Home > News > Atlantic Chambers’ barrister Martin Mensah on the student fees hike
Atlantic Chambers’ barrister Martin Mensah on the student fees hike
01/01/2011

Many headlines have been dedicated to the Government’s decision to raise university tuition fees.
There were violent and unsavoury protests including the defacing of Winston Churchill’s statue, attacking the heir to the throne and smashing the Supreme Court’s windows.
Some advance the argument that students benefit from a university education and therefore must entirely foot the bill.
Others feel great sympathy for students facing tuition fees of £9,000 per year and the concomitant debt burden.
From an employment law perspective it raises the question of whether this situation could be exploited in the workplace.
Take a young graduate couple starting a home and family, attempting to fund a deposit and other bills as well as repaying loans of (jointly) £54,000 plus interest.

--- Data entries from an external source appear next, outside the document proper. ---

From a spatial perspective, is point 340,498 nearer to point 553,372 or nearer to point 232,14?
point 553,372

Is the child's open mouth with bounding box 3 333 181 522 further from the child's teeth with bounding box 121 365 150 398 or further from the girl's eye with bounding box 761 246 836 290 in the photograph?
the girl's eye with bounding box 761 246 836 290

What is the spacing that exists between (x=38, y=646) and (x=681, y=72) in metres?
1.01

They inevitably enter employment in a weaker financial position and one wonders how keen they will be to assert their rights under the law.
Will they be less willing to react when confronted by a boss seeking to impose more onerous contractual terms and conditions than those agreed, or experiencing bullying and harassment in the workplace?
The students should enjoy their protests now. In the future with the spectre of such huge debts, such expressions of dissent may be all too rare an event.